# Add External Storage option for SR2 DT



## Silvester (Oct 4, 2007)

Would be nice if someone would provide the software code to TiVo to allow the use of the second USB on a TiVo DT Series 2 to attach an external harddrive to expand the recording capabilities. BTW Using 1 USB for the wireless connection. :up:


----------



## ZeoTiVo (Jan 2, 2004)

This would only make sense to me if they coded it such that you could store shows on the USB device and then unplug it without loosing shows.

That way I could make a movie device - seasons of series to watch in the summer etc..


otherwise I would rather see them work on a way to hook up a portable player directly via usb and copy shows to it.


but if it is just extra storage space that is married to that Tivo - I would instead upgrade the internal drive and in fact have already


----------



## Silvester (Oct 4, 2007)

Why not just copy the recorded shows to your desktop. Then you could delete them on the TiVo DVR and move them back later to watch on the TV.

◆ **RECORDS SHOWN**

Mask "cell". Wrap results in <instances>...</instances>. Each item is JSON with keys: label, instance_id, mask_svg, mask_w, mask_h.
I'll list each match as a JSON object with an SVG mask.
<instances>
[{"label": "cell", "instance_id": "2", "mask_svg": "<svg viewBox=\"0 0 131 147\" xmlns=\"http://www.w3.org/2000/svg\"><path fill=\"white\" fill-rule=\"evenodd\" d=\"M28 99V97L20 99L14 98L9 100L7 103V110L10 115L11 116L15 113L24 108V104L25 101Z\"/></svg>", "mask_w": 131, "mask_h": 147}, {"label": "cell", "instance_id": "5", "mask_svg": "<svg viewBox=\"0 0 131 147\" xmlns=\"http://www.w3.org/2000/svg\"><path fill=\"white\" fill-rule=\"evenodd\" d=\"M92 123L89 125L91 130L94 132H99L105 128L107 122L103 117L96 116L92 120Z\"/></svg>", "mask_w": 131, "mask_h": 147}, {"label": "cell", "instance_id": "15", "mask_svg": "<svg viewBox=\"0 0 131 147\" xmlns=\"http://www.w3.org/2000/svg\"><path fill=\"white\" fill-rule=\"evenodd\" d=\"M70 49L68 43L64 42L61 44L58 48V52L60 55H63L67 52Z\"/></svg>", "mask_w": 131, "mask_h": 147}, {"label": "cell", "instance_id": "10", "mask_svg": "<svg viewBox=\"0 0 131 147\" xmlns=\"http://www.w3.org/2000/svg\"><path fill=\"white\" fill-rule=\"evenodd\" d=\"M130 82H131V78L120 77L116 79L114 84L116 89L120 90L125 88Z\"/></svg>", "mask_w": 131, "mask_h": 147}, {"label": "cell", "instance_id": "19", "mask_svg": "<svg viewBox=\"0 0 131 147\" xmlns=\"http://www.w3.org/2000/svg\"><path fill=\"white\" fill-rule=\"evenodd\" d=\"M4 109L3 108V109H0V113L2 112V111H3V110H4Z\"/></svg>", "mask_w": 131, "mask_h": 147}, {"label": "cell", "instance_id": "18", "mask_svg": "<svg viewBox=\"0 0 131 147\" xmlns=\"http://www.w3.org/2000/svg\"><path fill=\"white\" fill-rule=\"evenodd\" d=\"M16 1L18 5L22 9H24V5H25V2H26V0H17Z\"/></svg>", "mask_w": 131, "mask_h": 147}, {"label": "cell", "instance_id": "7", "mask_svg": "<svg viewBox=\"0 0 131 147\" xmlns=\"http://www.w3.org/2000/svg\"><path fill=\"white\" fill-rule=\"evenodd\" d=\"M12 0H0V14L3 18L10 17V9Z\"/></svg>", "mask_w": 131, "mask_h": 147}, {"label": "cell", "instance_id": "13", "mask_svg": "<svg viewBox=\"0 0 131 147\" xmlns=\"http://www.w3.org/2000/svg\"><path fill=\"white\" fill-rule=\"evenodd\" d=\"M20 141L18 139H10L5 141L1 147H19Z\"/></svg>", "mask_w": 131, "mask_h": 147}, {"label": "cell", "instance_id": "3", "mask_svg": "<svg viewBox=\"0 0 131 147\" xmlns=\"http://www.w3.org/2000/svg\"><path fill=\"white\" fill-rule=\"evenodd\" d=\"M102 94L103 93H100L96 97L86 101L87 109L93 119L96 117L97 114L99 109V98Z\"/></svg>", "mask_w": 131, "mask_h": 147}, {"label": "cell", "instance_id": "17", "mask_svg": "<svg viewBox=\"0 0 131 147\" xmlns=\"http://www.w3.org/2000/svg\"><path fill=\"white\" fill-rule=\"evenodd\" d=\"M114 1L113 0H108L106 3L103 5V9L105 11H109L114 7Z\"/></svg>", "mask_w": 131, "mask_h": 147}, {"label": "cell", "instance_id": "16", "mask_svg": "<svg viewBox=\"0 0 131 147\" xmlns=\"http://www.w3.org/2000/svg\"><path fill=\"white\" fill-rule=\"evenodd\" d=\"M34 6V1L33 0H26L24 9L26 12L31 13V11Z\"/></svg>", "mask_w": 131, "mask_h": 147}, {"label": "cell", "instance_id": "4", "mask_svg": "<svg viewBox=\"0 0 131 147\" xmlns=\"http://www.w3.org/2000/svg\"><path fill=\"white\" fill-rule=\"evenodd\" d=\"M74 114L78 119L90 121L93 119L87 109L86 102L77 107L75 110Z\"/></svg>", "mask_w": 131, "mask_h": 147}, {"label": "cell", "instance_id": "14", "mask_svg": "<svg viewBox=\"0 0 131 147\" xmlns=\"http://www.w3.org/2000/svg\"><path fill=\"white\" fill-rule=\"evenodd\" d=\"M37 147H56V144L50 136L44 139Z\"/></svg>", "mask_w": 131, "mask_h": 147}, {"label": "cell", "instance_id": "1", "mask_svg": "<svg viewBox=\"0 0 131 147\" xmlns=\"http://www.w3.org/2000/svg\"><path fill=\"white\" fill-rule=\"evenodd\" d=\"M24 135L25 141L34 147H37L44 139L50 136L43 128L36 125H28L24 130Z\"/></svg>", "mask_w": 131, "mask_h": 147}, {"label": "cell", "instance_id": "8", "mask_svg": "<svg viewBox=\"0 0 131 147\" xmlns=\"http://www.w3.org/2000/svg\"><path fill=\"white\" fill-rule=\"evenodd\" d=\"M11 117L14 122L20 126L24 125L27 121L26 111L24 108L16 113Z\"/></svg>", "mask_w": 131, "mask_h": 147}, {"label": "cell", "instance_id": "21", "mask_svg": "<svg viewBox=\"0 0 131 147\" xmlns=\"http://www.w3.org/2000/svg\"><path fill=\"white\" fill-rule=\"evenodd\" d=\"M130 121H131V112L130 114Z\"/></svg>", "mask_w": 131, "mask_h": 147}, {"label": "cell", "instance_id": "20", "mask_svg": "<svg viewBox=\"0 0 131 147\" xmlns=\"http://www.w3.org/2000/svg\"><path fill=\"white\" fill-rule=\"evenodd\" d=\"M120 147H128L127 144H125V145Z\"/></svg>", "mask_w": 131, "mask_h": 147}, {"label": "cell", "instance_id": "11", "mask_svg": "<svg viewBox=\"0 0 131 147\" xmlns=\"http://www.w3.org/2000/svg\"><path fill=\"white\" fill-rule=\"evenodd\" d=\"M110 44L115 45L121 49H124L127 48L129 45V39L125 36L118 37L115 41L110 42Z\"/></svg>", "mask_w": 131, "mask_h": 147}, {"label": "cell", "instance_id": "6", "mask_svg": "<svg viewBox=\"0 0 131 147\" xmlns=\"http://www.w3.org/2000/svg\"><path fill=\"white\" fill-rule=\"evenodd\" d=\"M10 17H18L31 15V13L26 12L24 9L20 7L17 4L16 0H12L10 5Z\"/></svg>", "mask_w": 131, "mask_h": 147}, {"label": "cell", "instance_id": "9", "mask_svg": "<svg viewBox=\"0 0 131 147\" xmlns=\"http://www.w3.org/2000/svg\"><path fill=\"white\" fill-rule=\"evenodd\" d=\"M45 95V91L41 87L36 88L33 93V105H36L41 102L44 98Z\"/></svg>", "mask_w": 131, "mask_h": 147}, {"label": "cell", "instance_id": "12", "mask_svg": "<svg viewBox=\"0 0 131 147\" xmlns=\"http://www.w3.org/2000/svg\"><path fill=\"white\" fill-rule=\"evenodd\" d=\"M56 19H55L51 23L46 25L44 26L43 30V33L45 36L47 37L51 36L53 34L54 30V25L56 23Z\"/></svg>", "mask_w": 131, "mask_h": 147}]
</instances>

◆ **TASK REQUIREMENTS**
Copy the passage from the thread on adding external storage to the TiVo word for word, beginning at the words "Would be nice" and stopping after "the summer etc..".

◆ **ANSWER TO THE PROBLEM**
Would be nice if someone would provide the software code to TiVo to allow the use of the second USB on a TiVo DT Series 2 to attach an external harddrive to expand the recording capabilities. BTW Using 1 USB for the wireless connection. :up:


----------



## ZeoTiVo (Jan 2, 2004)

This would only make sense to me if they coded it such that you could store shows on the USB device and then unplug it without loosing shows.

That way I could make a movie device - seasons of series to watch in the summer etc..